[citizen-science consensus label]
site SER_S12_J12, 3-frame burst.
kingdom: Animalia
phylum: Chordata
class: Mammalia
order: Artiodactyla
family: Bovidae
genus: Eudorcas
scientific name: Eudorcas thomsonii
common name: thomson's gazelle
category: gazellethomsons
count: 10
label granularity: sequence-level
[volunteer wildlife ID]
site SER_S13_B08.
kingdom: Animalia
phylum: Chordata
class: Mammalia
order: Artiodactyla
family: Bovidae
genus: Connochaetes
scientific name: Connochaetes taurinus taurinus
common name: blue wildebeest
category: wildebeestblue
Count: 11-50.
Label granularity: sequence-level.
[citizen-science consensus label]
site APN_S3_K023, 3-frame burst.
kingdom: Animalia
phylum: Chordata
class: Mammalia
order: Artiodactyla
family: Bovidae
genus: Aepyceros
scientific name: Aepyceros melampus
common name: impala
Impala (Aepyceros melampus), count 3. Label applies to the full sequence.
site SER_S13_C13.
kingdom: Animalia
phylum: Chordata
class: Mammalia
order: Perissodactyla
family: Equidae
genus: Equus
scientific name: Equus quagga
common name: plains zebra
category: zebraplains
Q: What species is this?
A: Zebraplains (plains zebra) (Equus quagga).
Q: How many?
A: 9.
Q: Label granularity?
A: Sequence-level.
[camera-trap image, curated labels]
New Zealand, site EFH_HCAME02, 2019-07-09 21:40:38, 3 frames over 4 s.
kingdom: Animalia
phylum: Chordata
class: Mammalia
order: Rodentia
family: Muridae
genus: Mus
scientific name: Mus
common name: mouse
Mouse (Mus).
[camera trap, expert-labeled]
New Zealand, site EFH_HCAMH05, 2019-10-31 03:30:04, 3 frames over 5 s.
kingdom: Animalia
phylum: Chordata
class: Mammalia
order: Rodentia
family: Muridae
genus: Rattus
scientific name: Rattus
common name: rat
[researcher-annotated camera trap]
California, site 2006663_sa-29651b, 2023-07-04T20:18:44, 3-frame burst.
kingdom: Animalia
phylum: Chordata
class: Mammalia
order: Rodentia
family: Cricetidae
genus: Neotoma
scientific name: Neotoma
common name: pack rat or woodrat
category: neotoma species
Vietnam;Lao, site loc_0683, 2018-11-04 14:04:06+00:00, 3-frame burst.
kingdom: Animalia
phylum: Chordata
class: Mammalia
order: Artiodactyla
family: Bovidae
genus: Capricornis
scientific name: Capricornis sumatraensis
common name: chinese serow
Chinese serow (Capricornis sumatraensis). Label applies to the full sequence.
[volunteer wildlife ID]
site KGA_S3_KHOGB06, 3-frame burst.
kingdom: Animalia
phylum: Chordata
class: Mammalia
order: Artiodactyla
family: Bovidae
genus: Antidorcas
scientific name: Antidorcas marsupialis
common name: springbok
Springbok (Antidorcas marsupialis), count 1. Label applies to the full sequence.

※ ※ ※

## What the task requires
The whole listing should be restated word for word.

## Response area
[citizen-science consensus label]
site SER_S12_J12, 3-frame burst.
kingdom: Animalia
phylum: Chordata
class: Mammalia
order: Artiodactyla
family: Bovidae
genus: Eudorcas
scientific name: Eudorcas thomsonii
common name: thomson's gazelle
category: gazellethomsons
count: 10
label granularity: sequence-level
[volunteer wildlife ID]
site SER_S13_B08.
kingdom: Animalia
phylum: Chordata
class: Mammalia
order: Artiodactyla
family: Bovidae
genus: Connochaetes
scientific name: Connochaetes taurinus taurinus
common name: blue wildebeest
category: wildebeestblue
Count: 11-50.
Label granularity: sequence-level.
[citizen-science consensus label]
site APN_S3_K023, 3-frame burst.
kingdom: Animalia
phylum: Chordata
class: Mammalia
order: Artiodactyla
family: Bovidae
genus: Aepyceros
scientific name: Aepyceros melampus
common name: impala
Impala (Aepyceros melampus), count 3. Label applies to the full sequence.
site SER_S13_C13.
kingdom: Animalia
phylum: Chordata
class: Mammalia
order: Perissodactyla
family: Equidae
genus: Equus
scientific name: Equus quagga
common name: plains zebra
category: zebraplains
Q: What species is this?
A: Zebraplains (plains zebra) (Equus quagga).
Q: How many?
A: 9.
Q: Label granularity?
A: Sequence-level.
[camera-trap image, curated labels]
New Zealand, site EFH_HCAME02, 2019-07-09 21:40:38, 3 frames over 4 s.
kingdom: Animalia
phylum: Chordata
class: Mammalia
order: Rodentia
family: Muridae
genus: Mus
scientific name: Mus
common name: mouse
Mouse (Mus).
[camera trap, expert-labeled]
New Zealand, site EFH_HCAMH05, 2019-10-31 03:30:04, 3 frames over 5 s.
kingdom: Animalia
phylum: Chordata
class: Mammalia
order: Rodentia
family: Muridae
genus: Rattus
scientific name: Rattus
common name: rat
[researcher-annotated camera trap]
California, site 2006663_sa-29651b, 2023-07-04T20:18:44, 3-frame burst.
kingdom: Animalia
phylum: Chordata
class: Mammalia
order: Rodentia
family: Cricetidae
genus: Neotoma
scientific name: Neotoma
common name: pack rat or woodrat
category: neotoma species
Vietnam;Lao, site loc_0683, 2018-11-04 14:04:06+00:00, 3-frame burst.
kingdom: Animalia
phylum: Chordata
class: Mammalia
order: Artiodactyla
family: Bovidae
genus: Capricornis
scientific name: Capricornis sumatraensis
common name: chinese serow
Chinese serow (Capricornis sumatraensis). Label applies to the full sequence.
[volunteer wildlife ID]
site KGA_S3_KHOGB06, 3-frame burst.
kingdom: Animalia
phylum: Chordata
class: Mammalia
order: Artiodactyla
family: Bovidae
genus: Antidorcas
scientific name: Antidorcas marsupialis
common name: springbok
Springbok (Antidorcas marsupialis), count 1. Label applies to the full sequence.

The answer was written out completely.